Réenchanter la politique 03/06/2021

Réenchanter la politique 03/06/2021

Il y a un an, jour pour jour, dans un billet de blog, publié aussi sur Facebook, je croyais pouvoir faire mes « adieux » à la politique, prendre ma « retraite » vis à vis de cette activité qui fut essentielle dans ma vie. Le pari était que j’avais suffisamment pour m’occuper, plus, pour donner un sens à mes jours. Pendant un certain nombre de mois, je me suis bercé d’illusions. J’ai pu faire illusions aussi, notamment sur mon journal Facebook. Grâce à mes amies poétesse notamment, on aurait pu croire que la poésie comblait mes journées. Heureusement mon travail sur le féminisme comblait un peu le vide sur les autres champs de la vie sociale et politique.
Seulement voilà, la pandémie en juin 2020 n’avait pas encore dévoilé sa force de destruction et de démoralisation. Par ailleurs les médias ne parlaient pas encore régulièrement de la présidentielle. Ces deux faits de nature très différentes jouent à mes yeux le rôle d’un puissant révélateur sur le champ social et politique. Je n’aperçois que des ruines et des attitudes suicidaires. Je ne peux pas me taire, je voudrais tant reprendre, une place, dans le combat pour réenchanter notre monde. Là est pour moi le rôle de la politique.

Quitte à paraître radoter aux yeux de ceux qui me lisent régulièrement, quand je parle de politique je parle de celle qui veut construire « la gauche », c’est à dire une majorité autour d’un projet contre le statut-quo, au service des dominés.

Réenchanter la politique ?

■ Consigne
Recopiez, dans le texte sur la politique, tout le passage qui va de « Seulement voilà, la » jusqu'à « service des dominés. ».

■ Données affichées
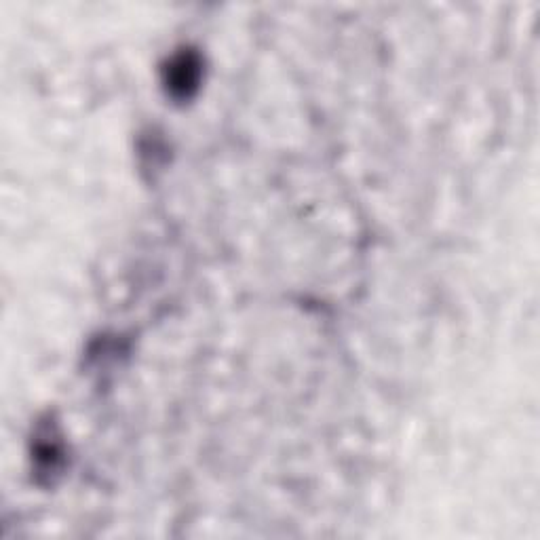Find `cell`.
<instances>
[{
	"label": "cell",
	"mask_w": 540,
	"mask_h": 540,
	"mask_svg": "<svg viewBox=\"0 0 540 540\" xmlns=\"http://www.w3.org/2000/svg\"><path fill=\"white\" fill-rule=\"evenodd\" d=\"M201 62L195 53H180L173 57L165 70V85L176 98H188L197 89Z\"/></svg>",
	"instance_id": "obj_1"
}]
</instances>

* * *

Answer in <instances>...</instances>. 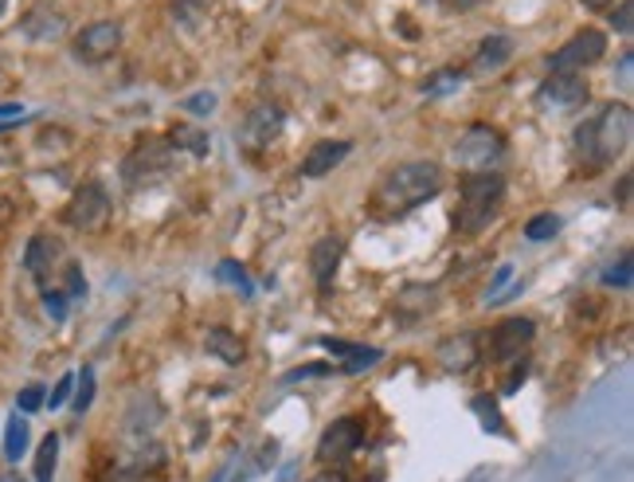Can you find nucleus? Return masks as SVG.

■ Réponse
Seulement voilà, la pandémie en juin 2020 n’avait pas encore dévoilé sa force de destruction et de démoralisation. Par ailleurs les médias ne parlaient pas encore régulièrement de la présidentielle. Ces deux faits de nature très différentes jouent à mes yeux le rôle d’un puissant révélateur sur le champ social et politique. Je n’aperçois que des ruines et des attitudes suicidaires. Je ne peux pas me taire, je voudrais tant reprendre, une place, dans le combat pour réenchanter notre monde. Là est pour moi le rôle de la politique.

Quitte à paraître radoter aux yeux de ceux qui me lisent régulièrement, quand je parle de politique je parle de celle qui veut construire « la gauche », c’est à dire une majorité autour d’un projet contre le statut-quo, au service des dominés.